O Tribunal Superior Eleitoral (TSE) decidiu, na sexta-feira (30/6/23), condenar o ex-presidente Jair Bolsonaro por abuso de poder político e uso indevido dos meios de comunicação, tornando-o inelegível por 8 anos.
A maioria dos ministros da corte eleitoral entendeu que o ex-presidente usou de sua posição de poder para descredibilizar o sistema eleitoral do país, sem qualquer prova. Mais do que isso, ele se valeu da estrutura da Empresa Brasil de Comunicação (EBC) para transmitir ao vivo uma reunião com embaixadores e dar imensa vazão às suas teses golpistas, aproveitando o alcance das emissoras públicas, disseminando desinformação. Esse uso indevido dos meios de comunicação, que é crime eleitoral, jogou luz sobre um debate central na democracia, que é justamente o papel da mídia pública, e ensina, principalmente, sobre o que governantes não podem fazer quando detêm o controle dessas emissoras.
No caso da EBC, é preciso esclarecer que a empresa foi criada para cumprir o artigo 223 da Constituição Federal, que prevê um sistema público de comunicação, que é diferente de outros dois sistemas: privado e estatal. A lei da EBC determina que sua finalidade é promover comunicação de caráter educativo, cultural, científico e informativo. E ainda criou mecanismos de autonomia e independência editorial em relação a governos de turnos, como ocorre nas melhores experiências de comunicação pública na Europa, América do Norte e outras regiões de democracia mais consolidada. Porém, infelizmente, parte desses mecanismos, como a existência de um Conselho Curador com participação da sociedade civil e mandato para diretor-presidente, foram extintos ainda durante o governo golpista de Michel Temer, em 2016.
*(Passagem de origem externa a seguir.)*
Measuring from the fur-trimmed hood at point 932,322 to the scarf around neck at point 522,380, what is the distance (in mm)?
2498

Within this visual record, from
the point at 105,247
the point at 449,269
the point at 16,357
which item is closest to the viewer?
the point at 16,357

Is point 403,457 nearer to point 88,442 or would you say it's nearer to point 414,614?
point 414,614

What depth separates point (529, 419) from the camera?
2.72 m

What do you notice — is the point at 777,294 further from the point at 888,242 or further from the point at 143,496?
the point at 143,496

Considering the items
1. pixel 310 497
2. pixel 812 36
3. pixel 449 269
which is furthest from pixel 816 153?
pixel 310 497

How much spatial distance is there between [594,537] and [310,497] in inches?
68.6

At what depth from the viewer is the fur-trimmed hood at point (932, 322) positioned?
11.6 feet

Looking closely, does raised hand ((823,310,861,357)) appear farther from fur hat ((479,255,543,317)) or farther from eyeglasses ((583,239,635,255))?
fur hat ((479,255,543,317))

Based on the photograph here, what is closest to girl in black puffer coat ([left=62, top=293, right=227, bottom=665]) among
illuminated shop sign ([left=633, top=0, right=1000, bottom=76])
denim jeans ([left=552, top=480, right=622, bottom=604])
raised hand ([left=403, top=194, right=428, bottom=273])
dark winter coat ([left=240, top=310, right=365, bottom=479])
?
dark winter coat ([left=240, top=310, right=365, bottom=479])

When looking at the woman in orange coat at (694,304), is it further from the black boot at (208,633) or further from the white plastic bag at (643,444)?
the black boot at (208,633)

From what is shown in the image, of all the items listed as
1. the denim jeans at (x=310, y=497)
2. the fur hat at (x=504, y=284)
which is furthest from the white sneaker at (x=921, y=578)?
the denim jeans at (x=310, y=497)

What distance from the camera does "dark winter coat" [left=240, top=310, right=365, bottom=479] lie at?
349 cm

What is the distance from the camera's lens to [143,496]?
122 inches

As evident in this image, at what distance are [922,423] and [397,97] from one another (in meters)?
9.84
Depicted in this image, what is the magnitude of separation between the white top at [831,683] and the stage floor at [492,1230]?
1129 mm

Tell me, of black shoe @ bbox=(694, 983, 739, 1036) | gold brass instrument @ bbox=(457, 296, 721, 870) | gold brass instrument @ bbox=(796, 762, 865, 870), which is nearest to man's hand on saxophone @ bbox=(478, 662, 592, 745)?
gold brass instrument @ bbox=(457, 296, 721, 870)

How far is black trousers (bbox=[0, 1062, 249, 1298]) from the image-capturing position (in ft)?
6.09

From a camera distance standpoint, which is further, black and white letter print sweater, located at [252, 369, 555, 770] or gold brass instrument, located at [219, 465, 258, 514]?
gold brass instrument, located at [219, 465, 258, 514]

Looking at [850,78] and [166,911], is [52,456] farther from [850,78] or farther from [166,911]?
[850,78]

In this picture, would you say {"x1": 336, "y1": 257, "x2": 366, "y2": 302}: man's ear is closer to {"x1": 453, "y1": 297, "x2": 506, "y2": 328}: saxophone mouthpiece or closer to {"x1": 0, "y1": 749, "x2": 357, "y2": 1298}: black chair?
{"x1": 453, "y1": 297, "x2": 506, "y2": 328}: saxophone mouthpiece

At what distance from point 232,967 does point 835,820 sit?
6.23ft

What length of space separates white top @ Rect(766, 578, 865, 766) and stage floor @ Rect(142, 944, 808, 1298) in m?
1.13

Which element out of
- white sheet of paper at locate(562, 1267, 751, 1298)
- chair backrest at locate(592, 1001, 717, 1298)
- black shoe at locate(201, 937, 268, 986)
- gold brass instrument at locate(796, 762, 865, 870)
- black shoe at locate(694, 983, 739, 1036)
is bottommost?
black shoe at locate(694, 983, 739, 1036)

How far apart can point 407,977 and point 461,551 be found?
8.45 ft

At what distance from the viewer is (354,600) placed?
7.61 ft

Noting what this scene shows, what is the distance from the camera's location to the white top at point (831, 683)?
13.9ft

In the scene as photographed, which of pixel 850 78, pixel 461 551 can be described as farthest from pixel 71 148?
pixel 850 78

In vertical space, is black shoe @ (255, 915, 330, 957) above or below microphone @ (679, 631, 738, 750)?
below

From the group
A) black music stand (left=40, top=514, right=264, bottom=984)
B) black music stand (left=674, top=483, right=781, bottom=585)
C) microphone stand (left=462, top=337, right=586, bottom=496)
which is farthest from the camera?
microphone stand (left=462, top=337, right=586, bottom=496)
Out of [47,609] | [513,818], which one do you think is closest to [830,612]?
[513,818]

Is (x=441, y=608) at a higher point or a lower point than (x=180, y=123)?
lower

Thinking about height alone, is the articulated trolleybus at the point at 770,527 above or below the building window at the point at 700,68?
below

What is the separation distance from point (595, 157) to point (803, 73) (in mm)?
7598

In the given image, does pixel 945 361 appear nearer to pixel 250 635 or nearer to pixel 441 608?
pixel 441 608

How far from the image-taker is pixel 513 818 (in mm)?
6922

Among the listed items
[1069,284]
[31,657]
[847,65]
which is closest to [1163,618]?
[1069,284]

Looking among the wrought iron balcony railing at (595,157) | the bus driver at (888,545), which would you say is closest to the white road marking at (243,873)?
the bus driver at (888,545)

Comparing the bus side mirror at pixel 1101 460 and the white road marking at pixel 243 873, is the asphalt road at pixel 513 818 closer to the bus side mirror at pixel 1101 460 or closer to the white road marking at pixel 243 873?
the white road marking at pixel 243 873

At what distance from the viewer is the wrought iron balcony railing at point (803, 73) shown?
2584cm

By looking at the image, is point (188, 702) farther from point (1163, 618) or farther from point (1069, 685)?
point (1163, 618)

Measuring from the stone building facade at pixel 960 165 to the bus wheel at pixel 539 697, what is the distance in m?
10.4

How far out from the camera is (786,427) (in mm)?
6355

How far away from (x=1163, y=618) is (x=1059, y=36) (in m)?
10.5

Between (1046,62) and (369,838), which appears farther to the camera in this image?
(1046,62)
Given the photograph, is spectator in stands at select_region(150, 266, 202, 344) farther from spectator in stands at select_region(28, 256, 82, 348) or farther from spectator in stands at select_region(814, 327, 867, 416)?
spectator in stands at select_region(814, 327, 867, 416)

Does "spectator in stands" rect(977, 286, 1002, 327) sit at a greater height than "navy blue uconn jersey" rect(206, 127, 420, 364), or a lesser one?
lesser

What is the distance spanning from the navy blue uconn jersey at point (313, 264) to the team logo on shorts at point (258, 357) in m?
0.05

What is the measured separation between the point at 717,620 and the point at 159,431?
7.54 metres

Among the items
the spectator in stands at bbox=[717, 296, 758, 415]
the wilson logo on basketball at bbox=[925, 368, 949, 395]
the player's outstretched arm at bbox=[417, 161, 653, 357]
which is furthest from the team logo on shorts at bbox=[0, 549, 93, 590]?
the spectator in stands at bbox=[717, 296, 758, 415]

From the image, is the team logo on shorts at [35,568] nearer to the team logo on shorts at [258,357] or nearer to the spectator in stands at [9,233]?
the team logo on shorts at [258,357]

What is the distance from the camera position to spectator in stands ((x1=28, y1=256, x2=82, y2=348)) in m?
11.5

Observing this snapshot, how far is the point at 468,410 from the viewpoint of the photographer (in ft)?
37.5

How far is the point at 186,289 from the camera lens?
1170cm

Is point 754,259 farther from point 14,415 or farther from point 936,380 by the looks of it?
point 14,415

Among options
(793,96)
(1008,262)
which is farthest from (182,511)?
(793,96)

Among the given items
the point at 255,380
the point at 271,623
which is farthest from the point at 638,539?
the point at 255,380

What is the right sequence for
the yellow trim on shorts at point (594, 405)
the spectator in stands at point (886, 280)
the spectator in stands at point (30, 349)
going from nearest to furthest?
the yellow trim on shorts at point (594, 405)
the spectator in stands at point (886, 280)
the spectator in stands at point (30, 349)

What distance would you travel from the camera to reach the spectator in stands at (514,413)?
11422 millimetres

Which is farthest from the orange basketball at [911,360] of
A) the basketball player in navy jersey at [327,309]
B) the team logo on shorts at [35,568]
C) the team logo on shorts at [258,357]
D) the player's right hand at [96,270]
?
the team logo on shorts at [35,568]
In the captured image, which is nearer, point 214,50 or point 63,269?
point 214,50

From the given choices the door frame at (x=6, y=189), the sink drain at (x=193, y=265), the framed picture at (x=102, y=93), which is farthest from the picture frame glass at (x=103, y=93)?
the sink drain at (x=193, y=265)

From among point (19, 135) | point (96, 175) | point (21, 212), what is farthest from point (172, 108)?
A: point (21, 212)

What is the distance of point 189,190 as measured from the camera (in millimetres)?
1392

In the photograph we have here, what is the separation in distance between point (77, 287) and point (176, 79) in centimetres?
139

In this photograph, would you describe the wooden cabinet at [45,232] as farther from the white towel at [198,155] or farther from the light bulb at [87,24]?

Vale observar que, por força de contrato com a Presidência da República, a EBC também faz a gestão dos canais oficiais do Poder Executivo Federal, no âmbito do sistema estatal de comunicação. Mas, mesmo nesse sistema, o interesse público sempre deve prevalecer e a comunicação deve servir à divulgação dos atos de governo, em nome da transparência e da prestação de serviço público.
Nos últimos quatro anos, assim como em diversas outras áreas, o governo Jair Bolsonaro desvirtuou completamente o papel da comunicação pública para servir ao seu projeto de poder político e de promoção pessoal. A transmissão ao vivo da reunião com embaixadores foi um dos ápices desse processo, mas organizações em torno o da Frente em Defesa da EBC e da Comunicação Pública publicaram quatro relatórios sobre censura e governismo nas emissoras públicas ao longo desse período, documentando uma série de denúncias e emitindo alertas sobre os riscos desses abusos, que agora se provaram implacáveis contra seu principal agente.
Este episódio, além de mostrar que com a democracia não se brinca, deve servir de alerta para o real papel das mídias públicas, que é, em última instância, a promoção do direito humano à comunicação, por mais diversidade e pluralidade na esfera pública. Nesse contexto, cabe ao governo do presidente Lula corrigir a rota de desmonte e abuso que vinha sendo aplicada à comunicação pública e colocá-la efetivamente à serviço da sociedade, com diálogo e respeito aos preceitos legais e constitucionais.
Também seria importante que a EBC se manifestasse editorialmente sobre a condenação no TSE, assumindo publicamente o erro cometido no passado e se comprometendo a adotar medidas que impeçam que uma mancha como essa se repita na historia da comunicação pública.